START Record extracts

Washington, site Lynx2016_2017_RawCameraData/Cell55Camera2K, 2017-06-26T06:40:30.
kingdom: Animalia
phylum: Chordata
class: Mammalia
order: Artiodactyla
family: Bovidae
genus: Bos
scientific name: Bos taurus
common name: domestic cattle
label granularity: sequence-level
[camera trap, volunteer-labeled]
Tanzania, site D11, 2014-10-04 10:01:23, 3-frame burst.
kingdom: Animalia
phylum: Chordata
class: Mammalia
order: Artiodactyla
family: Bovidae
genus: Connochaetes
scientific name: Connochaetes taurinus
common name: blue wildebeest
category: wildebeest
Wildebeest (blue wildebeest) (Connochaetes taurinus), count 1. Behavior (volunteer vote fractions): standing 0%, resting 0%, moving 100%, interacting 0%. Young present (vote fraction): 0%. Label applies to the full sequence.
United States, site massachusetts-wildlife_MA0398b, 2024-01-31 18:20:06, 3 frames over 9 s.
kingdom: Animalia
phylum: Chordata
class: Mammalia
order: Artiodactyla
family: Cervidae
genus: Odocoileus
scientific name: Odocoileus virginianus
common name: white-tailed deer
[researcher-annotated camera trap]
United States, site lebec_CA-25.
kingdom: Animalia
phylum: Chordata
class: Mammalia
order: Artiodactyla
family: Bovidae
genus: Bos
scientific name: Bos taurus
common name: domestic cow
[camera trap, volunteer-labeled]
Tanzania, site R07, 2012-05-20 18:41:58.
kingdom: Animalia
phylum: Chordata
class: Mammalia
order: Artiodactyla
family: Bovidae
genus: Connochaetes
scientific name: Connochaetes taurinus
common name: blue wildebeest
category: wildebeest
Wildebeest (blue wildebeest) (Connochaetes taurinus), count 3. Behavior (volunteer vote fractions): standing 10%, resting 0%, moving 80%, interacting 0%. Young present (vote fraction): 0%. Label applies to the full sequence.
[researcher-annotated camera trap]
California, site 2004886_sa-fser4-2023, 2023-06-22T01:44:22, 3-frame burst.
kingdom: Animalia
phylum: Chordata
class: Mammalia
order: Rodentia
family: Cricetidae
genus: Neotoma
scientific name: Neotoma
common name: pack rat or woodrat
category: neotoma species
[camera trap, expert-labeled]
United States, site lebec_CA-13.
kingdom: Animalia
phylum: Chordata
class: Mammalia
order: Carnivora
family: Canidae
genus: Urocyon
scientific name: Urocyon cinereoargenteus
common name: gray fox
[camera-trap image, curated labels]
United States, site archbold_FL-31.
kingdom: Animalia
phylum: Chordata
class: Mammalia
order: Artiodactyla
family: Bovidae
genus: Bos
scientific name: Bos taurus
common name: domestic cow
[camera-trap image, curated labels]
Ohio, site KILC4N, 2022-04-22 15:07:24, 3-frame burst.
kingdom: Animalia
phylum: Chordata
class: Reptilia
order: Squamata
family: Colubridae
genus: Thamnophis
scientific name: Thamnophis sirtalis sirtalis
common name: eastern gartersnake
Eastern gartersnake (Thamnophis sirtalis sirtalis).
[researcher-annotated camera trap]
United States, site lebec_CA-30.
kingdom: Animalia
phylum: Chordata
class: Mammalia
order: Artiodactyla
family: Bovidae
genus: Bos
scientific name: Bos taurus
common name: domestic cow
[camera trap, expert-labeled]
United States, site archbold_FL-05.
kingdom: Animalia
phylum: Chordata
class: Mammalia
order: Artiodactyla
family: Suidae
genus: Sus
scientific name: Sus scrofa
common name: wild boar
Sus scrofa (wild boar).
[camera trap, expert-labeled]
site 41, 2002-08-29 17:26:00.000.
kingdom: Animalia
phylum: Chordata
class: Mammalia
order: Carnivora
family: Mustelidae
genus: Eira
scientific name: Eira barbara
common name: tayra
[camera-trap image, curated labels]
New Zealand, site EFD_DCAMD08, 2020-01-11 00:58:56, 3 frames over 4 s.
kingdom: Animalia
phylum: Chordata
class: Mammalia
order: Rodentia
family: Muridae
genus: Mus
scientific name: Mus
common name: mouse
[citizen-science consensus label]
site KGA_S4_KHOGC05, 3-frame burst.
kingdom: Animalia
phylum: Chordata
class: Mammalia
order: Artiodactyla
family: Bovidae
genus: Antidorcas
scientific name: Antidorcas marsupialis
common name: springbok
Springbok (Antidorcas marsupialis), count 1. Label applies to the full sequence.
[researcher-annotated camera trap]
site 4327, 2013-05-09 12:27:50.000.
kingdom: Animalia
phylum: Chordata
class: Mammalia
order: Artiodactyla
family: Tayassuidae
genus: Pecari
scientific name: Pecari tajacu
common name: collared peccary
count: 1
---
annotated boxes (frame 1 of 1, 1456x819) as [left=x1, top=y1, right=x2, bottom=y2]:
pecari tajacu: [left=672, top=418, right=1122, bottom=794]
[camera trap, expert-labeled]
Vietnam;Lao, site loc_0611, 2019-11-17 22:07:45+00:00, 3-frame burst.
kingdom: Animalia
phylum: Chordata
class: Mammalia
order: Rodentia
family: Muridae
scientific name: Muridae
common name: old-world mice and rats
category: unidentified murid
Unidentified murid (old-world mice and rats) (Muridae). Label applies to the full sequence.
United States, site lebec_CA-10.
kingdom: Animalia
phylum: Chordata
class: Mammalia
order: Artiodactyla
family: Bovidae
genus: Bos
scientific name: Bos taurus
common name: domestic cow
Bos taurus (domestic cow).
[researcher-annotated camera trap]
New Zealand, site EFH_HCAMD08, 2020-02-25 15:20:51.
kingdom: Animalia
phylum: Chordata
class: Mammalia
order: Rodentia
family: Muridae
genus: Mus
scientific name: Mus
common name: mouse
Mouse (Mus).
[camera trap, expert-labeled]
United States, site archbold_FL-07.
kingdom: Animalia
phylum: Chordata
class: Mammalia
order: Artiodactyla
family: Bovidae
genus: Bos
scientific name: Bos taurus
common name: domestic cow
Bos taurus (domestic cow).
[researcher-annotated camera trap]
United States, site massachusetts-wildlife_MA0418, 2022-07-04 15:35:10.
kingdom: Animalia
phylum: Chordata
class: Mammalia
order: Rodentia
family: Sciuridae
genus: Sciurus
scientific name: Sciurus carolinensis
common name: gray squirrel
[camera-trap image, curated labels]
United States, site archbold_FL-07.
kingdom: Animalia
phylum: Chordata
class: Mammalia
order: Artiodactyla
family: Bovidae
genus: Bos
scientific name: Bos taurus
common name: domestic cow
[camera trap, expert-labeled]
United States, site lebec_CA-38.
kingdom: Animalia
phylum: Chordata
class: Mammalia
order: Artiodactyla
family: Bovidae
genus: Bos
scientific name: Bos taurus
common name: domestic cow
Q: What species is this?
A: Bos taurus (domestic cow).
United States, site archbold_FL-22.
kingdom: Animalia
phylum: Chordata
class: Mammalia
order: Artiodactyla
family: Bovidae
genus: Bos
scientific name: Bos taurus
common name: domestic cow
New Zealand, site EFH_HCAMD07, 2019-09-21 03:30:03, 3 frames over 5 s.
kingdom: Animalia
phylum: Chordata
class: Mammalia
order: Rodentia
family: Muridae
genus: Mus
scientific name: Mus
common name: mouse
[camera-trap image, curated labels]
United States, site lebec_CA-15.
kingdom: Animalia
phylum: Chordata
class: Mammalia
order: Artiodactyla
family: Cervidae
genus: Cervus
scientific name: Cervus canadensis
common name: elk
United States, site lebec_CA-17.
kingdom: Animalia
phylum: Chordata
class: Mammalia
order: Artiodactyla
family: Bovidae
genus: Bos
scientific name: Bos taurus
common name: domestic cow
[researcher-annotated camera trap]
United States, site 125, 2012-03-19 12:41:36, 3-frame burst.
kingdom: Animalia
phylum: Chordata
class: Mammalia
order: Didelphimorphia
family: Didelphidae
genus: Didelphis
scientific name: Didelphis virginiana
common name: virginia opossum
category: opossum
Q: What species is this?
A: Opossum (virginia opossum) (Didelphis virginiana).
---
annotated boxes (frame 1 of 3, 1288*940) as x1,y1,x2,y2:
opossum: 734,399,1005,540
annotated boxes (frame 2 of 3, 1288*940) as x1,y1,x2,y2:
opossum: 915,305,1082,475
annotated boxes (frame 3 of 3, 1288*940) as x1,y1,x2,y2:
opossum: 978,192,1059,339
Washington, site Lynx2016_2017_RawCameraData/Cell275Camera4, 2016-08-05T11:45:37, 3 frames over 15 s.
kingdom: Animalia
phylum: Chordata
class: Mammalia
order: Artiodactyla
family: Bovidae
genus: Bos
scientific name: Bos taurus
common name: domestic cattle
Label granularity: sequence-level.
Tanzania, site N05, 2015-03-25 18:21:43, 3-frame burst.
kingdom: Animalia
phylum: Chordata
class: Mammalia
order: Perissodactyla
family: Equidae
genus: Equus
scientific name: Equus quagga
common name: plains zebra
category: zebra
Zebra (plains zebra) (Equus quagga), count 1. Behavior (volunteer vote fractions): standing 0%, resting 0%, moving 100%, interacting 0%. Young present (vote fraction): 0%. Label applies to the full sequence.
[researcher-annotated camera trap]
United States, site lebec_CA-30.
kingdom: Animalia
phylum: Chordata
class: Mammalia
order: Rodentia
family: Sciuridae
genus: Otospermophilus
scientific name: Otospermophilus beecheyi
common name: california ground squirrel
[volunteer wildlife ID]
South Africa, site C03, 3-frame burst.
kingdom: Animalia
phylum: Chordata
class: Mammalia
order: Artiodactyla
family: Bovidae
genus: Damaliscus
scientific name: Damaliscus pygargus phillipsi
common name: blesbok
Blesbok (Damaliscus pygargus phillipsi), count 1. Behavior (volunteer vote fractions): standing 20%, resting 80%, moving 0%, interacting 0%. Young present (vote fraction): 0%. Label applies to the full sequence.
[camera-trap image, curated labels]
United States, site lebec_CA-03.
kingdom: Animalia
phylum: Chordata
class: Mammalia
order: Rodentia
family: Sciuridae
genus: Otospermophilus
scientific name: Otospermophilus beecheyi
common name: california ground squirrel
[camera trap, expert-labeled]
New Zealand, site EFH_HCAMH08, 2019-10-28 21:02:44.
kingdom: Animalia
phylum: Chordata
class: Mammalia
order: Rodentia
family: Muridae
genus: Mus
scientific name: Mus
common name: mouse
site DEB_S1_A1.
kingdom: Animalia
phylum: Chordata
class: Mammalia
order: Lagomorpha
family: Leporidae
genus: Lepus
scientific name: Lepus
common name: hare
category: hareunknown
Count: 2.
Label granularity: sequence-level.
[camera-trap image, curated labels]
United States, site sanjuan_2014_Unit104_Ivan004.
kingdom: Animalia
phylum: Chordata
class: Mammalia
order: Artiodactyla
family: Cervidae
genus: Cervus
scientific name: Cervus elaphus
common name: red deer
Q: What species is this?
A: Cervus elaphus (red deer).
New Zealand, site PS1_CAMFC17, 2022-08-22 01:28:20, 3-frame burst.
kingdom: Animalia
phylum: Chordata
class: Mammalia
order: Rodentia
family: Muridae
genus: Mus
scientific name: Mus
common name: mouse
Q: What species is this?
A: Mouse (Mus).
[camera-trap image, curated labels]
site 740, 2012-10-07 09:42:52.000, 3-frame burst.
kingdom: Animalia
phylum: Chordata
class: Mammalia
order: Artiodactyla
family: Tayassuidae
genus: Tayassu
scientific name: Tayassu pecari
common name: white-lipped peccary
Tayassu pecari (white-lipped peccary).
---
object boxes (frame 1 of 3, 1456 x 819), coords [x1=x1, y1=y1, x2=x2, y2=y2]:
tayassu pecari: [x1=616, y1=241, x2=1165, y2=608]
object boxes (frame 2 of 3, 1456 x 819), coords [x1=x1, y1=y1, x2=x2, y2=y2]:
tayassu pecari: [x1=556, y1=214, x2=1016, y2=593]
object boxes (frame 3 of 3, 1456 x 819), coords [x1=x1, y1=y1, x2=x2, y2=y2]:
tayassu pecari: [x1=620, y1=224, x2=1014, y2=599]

END Record extracts

* What this task involves
Start at the first line of the entries and stop at the line with "Tanzania, site D11, 2014-10-04". Retype each of those lines exactly, both ends included.

* Answer section
Washington, site Lynx2016_2017_RawCameraData/Cell55Camera2K, 2017-06-26T06:40:30.
kingdom: Animalia
phylum: Chordata
class: Mammalia
order: Artiodactyla
family: Bovidae
genus: Bos
scientific name: Bos taurus
common name: domestic cattle
label granularity: sequence-level
[camera trap, volunteer-labeled]
Tanzania, site D11, 2014-10-04 10:01:23, 3-frame burst.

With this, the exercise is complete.